| Item 5.07 |
Submission of Matters to a Vote of Security Holders. |
On January 27, 2026, PotlatchDeltic Corporation, a Delaware corporation (“PotlatchDeltic”), held a special meeting of stockholders (the
“Special Meeting”) for PotlatchDeltic’s stockholders to vote on the matters described below in connection with the merger of equals transaction contemplated by the Agreement and Plan of Merger, dated as of October 13,
2025 (the “Merger Agreement”), by and among PotlatchDeltic, Rayonier Inc., a North Carolina corporation (“Rayonier”) and Redwood Merger Sub, LLC, a Delaware limited liability company and a direct, wholly owned
subsidiary of Rayonier (“Merger Sub”). Upon the terms and subject to the conditions of the Merger Agreement, PotlatchDeltic will merge with and into Merger Sub (the “Merger”), with Merger Sub surviving the
Merger as a direct, wholly owned subsidiary of Rayonier. The Merger is expected to be completed on or around January 30, 2026, subject to the satisfaction or waiver of the remaining customary closing conditions.

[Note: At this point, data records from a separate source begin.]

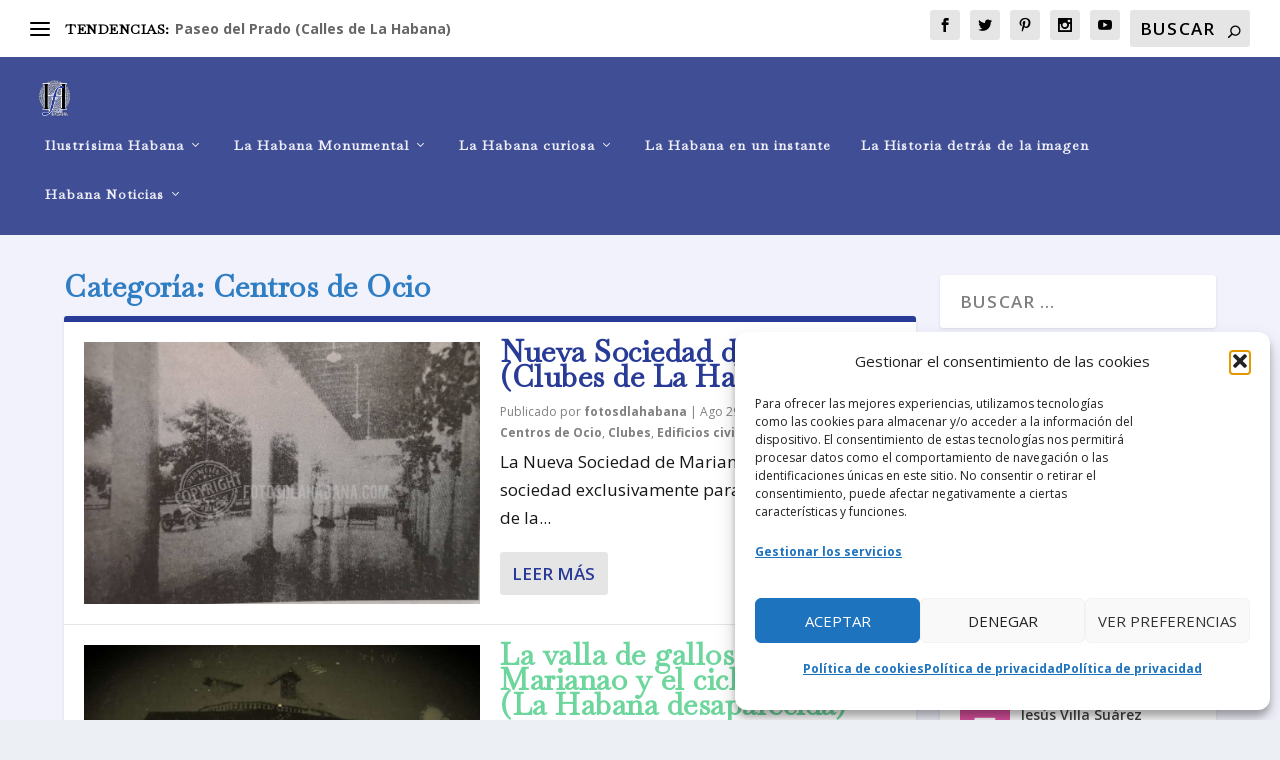

--- FILE ---
content_type: text/html; charset=utf-8
request_url: https://www.google.com/recaptcha/api2/aframe
body_size: 265
content:
<!DOCTYPE HTML><html><head><meta http-equiv="content-type" content="text/html; charset=UTF-8"></head><body><script nonce="ndCnem1UERYgP1HZilPHcA">/** Anti-fraud and anti-abuse applications only. See google.com/recaptcha */ try{var clients={'sodar':'https://pagead2.googlesyndication.com/pagead/sodar?'};window.addEventListener("message",function(a){try{if(a.source===window.parent){var b=JSON.parse(a.data);var c=clients[b['id']];if(c){var d=document.createElement('img');d.src=c+b['params']+'&rc='+(localStorage.getItem("rc::a")?sessionStorage.getItem("rc::b"):"");window.document.body.appendChild(d);sessionStorage.setItem("rc::e",parseInt(sessionStorage.getItem("rc::e")||0)+1);localStorage.setItem("rc::h",'1768825318899');}}}catch(b){}});window.parent.postMessage("_grecaptcha_ready", "*");}catch(b){}</script></body></html>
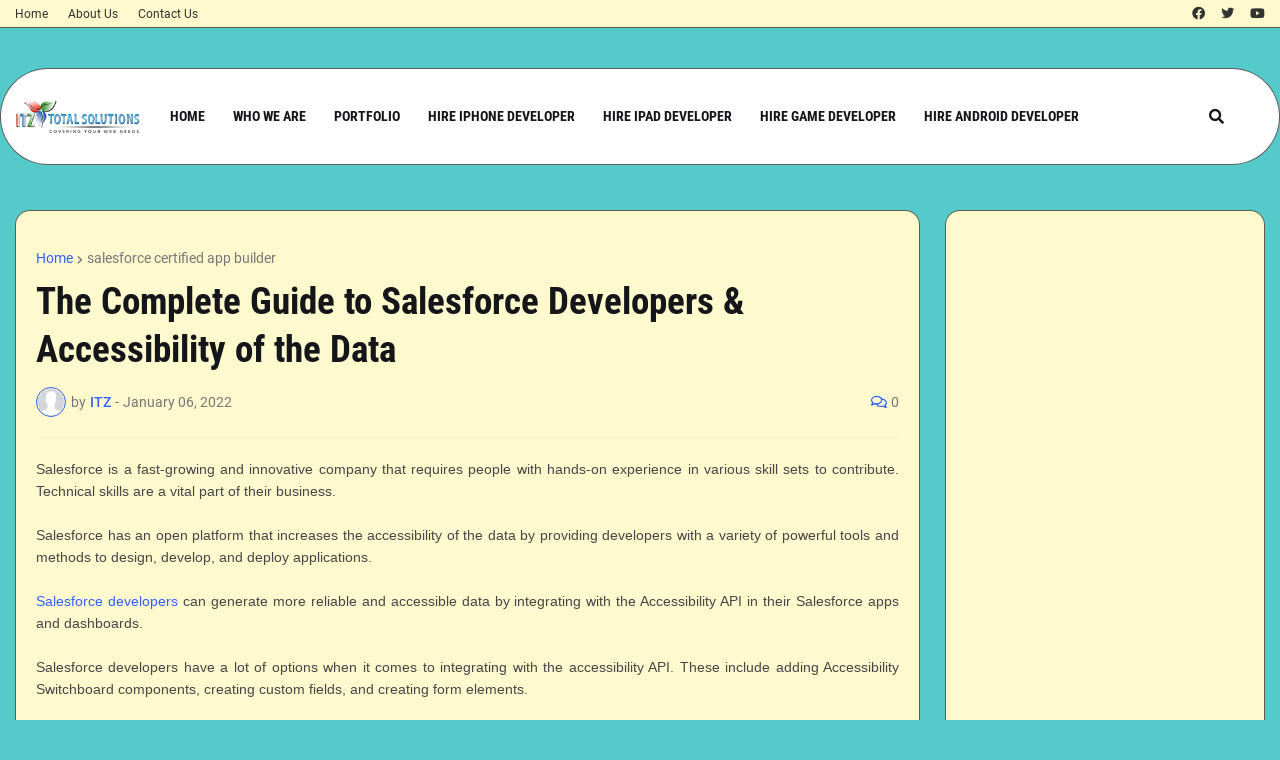

--- FILE ---
content_type: text/html; charset=utf-8
request_url: https://www.google.com/recaptcha/api2/aframe
body_size: 268
content:
<!DOCTYPE HTML><html><head><meta http-equiv="content-type" content="text/html; charset=UTF-8"></head><body><script nonce="lUGUi6HJCvD51ocKJXiaJg">/** Anti-fraud and anti-abuse applications only. See google.com/recaptcha */ try{var clients={'sodar':'https://pagead2.googlesyndication.com/pagead/sodar?'};window.addEventListener("message",function(a){try{if(a.source===window.parent){var b=JSON.parse(a.data);var c=clients[b['id']];if(c){var d=document.createElement('img');d.src=c+b['params']+'&rc='+(localStorage.getItem("rc::a")?sessionStorage.getItem("rc::b"):"");window.document.body.appendChild(d);sessionStorage.setItem("rc::e",parseInt(sessionStorage.getItem("rc::e")||0)+1);localStorage.setItem("rc::h",'1768708058258');}}}catch(b){}});window.parent.postMessage("_grecaptcha_ready", "*");}catch(b){}</script></body></html>

--- FILE ---
content_type: text/plain
request_url: https://www.google-analytics.com/j/collect?v=1&_v=j102&a=1436492147&t=pageview&_s=1&dl=https%3A%2F%2Fwww.iphonedevelopers.co.uk%2F2022%2F01%2Fthe-complete-guide-to-salesforce.html&ul=en-us%40posix&dt=The%20Complete%20Guide%20to%20Salesforce%20Developers%20%26%20Accessibility%20of%20the%20Data&sr=1280x720&vp=1280x720&_u=IEBAAEABAAAAACAAI~&jid=1383289678&gjid=920191074&cid=1156071701.1768708056&tid=UA-206065242-1&_gid=685222605.1768708056&_r=1&_slc=1&z=1841448276
body_size: -452
content:
2,cG-ETY2K6HQ6E

--- FILE ---
content_type: text/javascript; charset=UTF-8
request_url: https://www.iphonedevelopers.co.uk/2022/01/the-complete-guide-to-salesforce.html?action=getFeed&widgetId=Feed1&widgetType=Feed&responseType=js&xssi_token=AOuZoY5ssKB9Y0HC5UWuvkQWh5hjBu28IA%3A1768708054954
body_size: 258
content:
try {
_WidgetManager._HandleControllerResult('Feed1', 'getFeed',{'status': 'ok', 'feed': {'entries': [{'title': 'Hello Developer: January 2026', 'link': 'https://developer.apple.com/news/?id\x3dzni5qkkl', 'publishedDate': '2026-01-06T09:00:16.000-08:00', 'author': ''}, {'title': 'Update on age requirements for apps distributed in Texas', 'link': 'https://developer.apple.com/news/?id\x3d8jzbigf4', 'publishedDate': '2025-12-23T16:00:04.000-08:00', 'author': ''}, {'title': 'Updated Apple Developer Program License Agreement now available', 'link': 'https://developer.apple.com/news/?id\x3d76371du6', 'publishedDate': '2025-12-17T08:00:15.000-08:00', 'author': ''}, {'title': 'Changes to iOS in Japan', 'link': 'https://developer.apple.com/news/?id\x3d074b3wzz', 'publishedDate': '2025-12-17T15:00:21.000-08:00', 'author': ''}, {'title': 'New Requirements for Social Media Apps in Australia', 'link': 'https://developer.apple.com/news/?id\x3dy1bckxf8', 'publishedDate': '2025-12-08T06:00:16.000-08:00', 'author': ''}], 'title': 'Latest News - Apple Developer'}});
} catch (e) {
  if (typeof log != 'undefined') {
    log('HandleControllerResult failed: ' + e);
  }
}
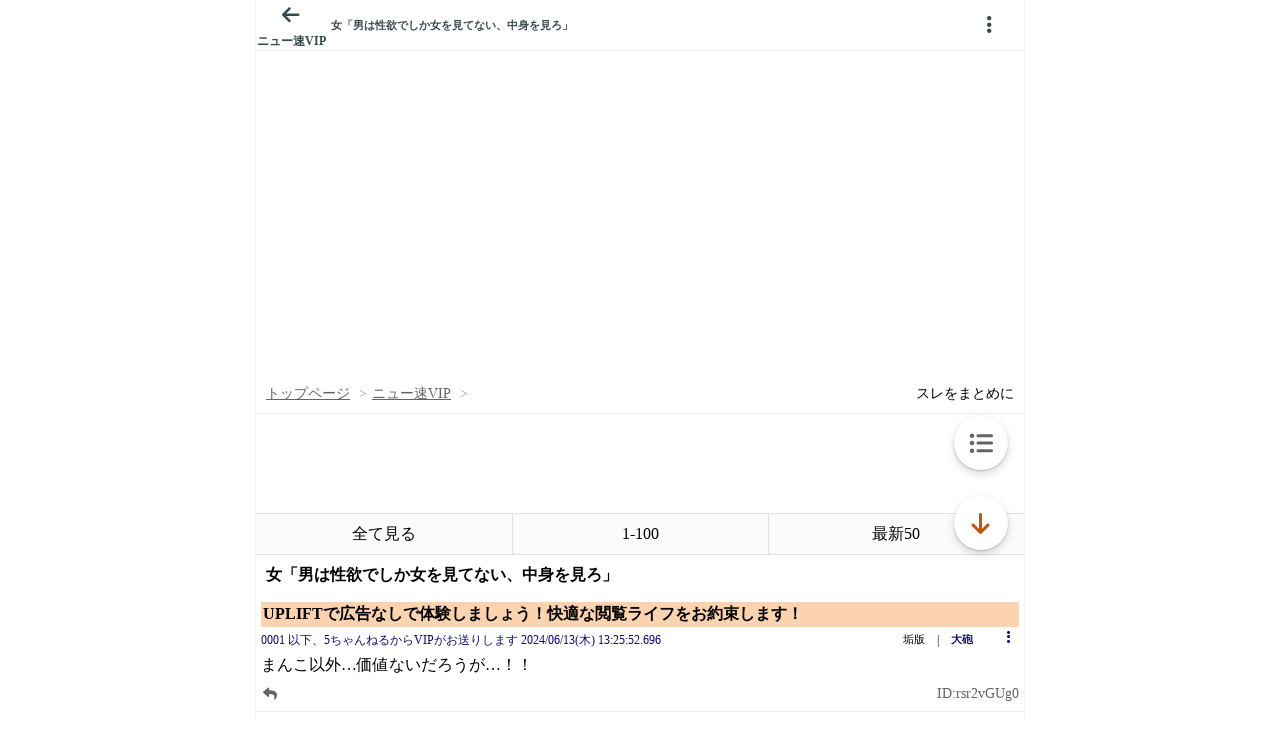

--- FILE ---
content_type: text/javascript;charset=UTF-8
request_url: https://s-rtb.send.microad.jp/ad?spot=3539174bda836ce884fe38029ee3c7bb&cb=microadCompass.AdRequestor.callback&url=https%3A%2F%2Fitest.5ch.net%2Fmi%2Ftest%2Fread.cgi%2Fnews4vip%2F1718252752%2Fl50&vo=true&mimes=%5B100%2C300%2C301%2C302%5D&cbt=259094a9d78d20019bc0fe5345&pa=false&ar=false&ver=%5B%22compass.js.v1.20.1%22%5D
body_size: 160
content:
microadCompass.AdRequestor.callback({"spot":"3539174bda836ce884fe38029ee3c7bb","sequence":"2","impression_id":"7581610189377289051"})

A total of 65,418,226 shares of common stock, par value $1.00 per share, of PotlatchDeltic (“PotlatchDeltic Common Stock”), out of a
total of 77,416,980 shares of PotlatchDeltic Common Stock outstanding and entitled to vote as of the close of business on December 26, 2025, the record date for the Special Meeting, were present via the Special Meeting website or represented by
proxy, constituting a quorum with respect to a vote on each of the proposals described below.
Each proposal is described in detail in the definitive
joint proxy statement/prospectus filed with the Securities and Exchange Commission on December 23, 2025. The final voting results for each proposal are presented below.
Proposal 1: PotlatchDeltic Merger Agreement Proposal
Proposal 1 considered at the Special Meeting was a proposal to approve the adoption of the Merger Agreement, pursuant to which PotlatchDeltic will be merged
with and into Merger Sub, with Merger Sub continuing as the surviving entity (the “PotlatchDeltic Merger Agreement Proposal”). The PotlatchDeltic Merger Agreement Proposal was approved, as indicated below:
|
|
|
|
|
|
|
| For |
|
Against |
|
Abstentions |
|
Broker Non-Votes |
| 65,171,046 |
|
79,564 |
|
167,616 |
|
0 |
Proposal 2: PotlatchDeltic Merger-Related Compensation Proposal
Proposal 2 considered at the Special Meeting was a proposal to approve, on a non-binding advisory basis, the
compensation that may be paid or become payable to PotlatchDeltic’s named executive officers in connection with the transactions contemplated by the Merger Agreement (the “PotlatchDeltic Merger-Related Compensation
Proposal”). The PotlatchDeltic Merger-Related Compensation Proposal was not approved, as indicated below:
|
|
|
|
|
|
|
| For |
|
Against |
|
Abstentions |
|
Broker Non-Votes |
| 18,591,498 |
|
46,538,257 |
|
288,471 |
|
0 |
Given that there was a quorum present and there were sufficient proxies at the time of the Special Meeting to approve the
PotlatchDeltic Merger Agreement Proposal, no adjournment of the meeting was determined to be necessary or appropriate, and accordingly, the Special Meeting was not adjourned and proceeded to conclusion without consideration of the proposal to
adjourn the Special Meeting.
On January 27, 2026, PotlatchDeltic and Rayonier issued a joint press release announcing the results of their respective special meetings related to the
transactions contemplated by the Merger Agreement. A copy of the press release is attached hereto as Exhibit 99.1 and is incorporated herein by reference.